From the line containing "3 IN 1 SPRAY BRUSH" down to the last line of the records below, restate each line word for word and leave out the rest.

### PROVIDED DATA:
▽
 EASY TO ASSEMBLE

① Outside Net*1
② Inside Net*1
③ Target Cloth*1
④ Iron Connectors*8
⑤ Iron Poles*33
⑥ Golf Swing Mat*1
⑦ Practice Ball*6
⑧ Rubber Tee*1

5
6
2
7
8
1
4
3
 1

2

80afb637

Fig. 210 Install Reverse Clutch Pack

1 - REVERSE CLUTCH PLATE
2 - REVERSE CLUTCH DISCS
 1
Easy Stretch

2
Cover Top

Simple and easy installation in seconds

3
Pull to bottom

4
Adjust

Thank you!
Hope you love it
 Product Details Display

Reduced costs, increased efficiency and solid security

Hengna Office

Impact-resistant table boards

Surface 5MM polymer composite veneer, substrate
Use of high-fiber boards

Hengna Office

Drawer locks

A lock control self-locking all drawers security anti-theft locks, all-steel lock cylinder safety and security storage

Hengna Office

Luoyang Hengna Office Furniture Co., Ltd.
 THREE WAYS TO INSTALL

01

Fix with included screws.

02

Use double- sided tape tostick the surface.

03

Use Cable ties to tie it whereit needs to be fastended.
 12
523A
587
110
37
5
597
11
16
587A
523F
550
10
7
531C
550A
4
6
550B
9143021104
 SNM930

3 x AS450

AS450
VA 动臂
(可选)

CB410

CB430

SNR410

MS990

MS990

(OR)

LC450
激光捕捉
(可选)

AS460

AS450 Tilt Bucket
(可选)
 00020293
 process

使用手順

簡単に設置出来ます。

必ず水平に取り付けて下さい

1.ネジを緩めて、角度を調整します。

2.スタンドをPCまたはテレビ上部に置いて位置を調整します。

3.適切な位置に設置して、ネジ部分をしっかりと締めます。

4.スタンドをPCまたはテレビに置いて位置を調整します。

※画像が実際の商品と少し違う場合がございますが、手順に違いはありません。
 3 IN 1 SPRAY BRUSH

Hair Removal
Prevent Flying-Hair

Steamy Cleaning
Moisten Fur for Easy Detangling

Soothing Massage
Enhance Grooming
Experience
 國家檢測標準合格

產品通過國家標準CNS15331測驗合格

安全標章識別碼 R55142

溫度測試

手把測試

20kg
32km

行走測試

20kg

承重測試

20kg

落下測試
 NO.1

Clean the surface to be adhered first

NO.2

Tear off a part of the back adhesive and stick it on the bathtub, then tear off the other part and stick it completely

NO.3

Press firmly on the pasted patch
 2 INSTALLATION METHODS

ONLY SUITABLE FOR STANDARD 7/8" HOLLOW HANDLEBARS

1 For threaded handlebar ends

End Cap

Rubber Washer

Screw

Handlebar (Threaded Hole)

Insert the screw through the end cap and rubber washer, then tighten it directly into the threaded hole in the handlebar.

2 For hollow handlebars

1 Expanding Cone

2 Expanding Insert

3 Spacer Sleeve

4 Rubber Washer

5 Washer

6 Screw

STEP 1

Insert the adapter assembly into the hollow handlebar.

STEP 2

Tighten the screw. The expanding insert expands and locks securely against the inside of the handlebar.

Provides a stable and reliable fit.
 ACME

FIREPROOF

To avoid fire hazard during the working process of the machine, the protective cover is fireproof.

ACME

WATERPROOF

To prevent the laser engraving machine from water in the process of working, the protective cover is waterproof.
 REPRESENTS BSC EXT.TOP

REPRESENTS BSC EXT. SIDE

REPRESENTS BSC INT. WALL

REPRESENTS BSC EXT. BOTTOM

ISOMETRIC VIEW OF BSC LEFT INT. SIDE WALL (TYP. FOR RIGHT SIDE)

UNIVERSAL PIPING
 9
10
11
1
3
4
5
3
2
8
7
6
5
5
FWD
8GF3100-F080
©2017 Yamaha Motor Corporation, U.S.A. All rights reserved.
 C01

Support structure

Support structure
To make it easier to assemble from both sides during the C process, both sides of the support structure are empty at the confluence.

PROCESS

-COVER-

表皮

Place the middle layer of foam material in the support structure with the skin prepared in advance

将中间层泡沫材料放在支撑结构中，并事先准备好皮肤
△
### ANSWER BELOW:
 3 IN 1 SPRAY BRUSH

Hair Removal
Prevent Flying-Hair

Steamy Cleaning
Moisten Fur for Easy Detangling

Soothing Massage
Enhance Grooming
Experience
 國家檢測標準合格

產品通過國家標準CNS15331測驗合格

安全標章識別碼 R55142

溫度測試

手把測試

20kg
32km

行走測試

20kg

承重測試

20kg

落下測試
 NO.1

Clean the surface to be adhered first

NO.2

Tear off a part of the back adhesive and stick it on the bathtub, then tear off the other part and stick it completely

NO.3

Press firmly on the pasted patch
 2 INSTALLATION METHODS

ONLY SUITABLE FOR STANDARD 7/8" HOLLOW HANDLEBARS

1 For threaded handlebar ends

End Cap

Rubber Washer

Screw

Handlebar (Threaded Hole)

Insert the screw through the end cap and rubber washer, then tighten it directly into the threaded hole in the handlebar.

2 For hollow handlebars

1 Expanding Cone

2 Expanding Insert

3 Spacer Sleeve

4 Rubber Washer

5 Washer

6 Screw

STEP 1

Insert the adapter assembly into the hollow handlebar.

STEP 2

Tighten the screw. The expanding insert expands and locks securely against the inside of the handlebar.

Provides a stable and reliable fit.
 ACME

FIREPROOF

To avoid fire hazard during the working process of the machine, the protective cover is fireproof.

ACME

WATERPROOF

To prevent the laser engraving machine from water in the process of working, the protective cover is waterproof.
 REPRESENTS BSC EXT.TOP

REPRESENTS BSC EXT. SIDE

REPRESENTS BSC INT. WALL

REPRESENTS BSC EXT. BOTTOM

ISOMETRIC VIEW OF BSC LEFT INT. SIDE WALL (TYP. FOR RIGHT SIDE)

UNIVERSAL PIPING
 9
10
11
1
3
4
5
3
2
8
7
6
5
5
FWD
8GF3100-F080
©2017 Yamaha Motor Corporation, U.S.A. All rights reserved.
 C01

Support structure

Support structure
To make it easier to assemble from both sides during the C process, both sides of the support structure are empty at the confluence.

PROCESS

-COVER-

表皮

Place the middle layer of foam material in the support structure with the skin prepared in advance

将中间层泡沫材料放在支撑结构中，并事先准备好皮肤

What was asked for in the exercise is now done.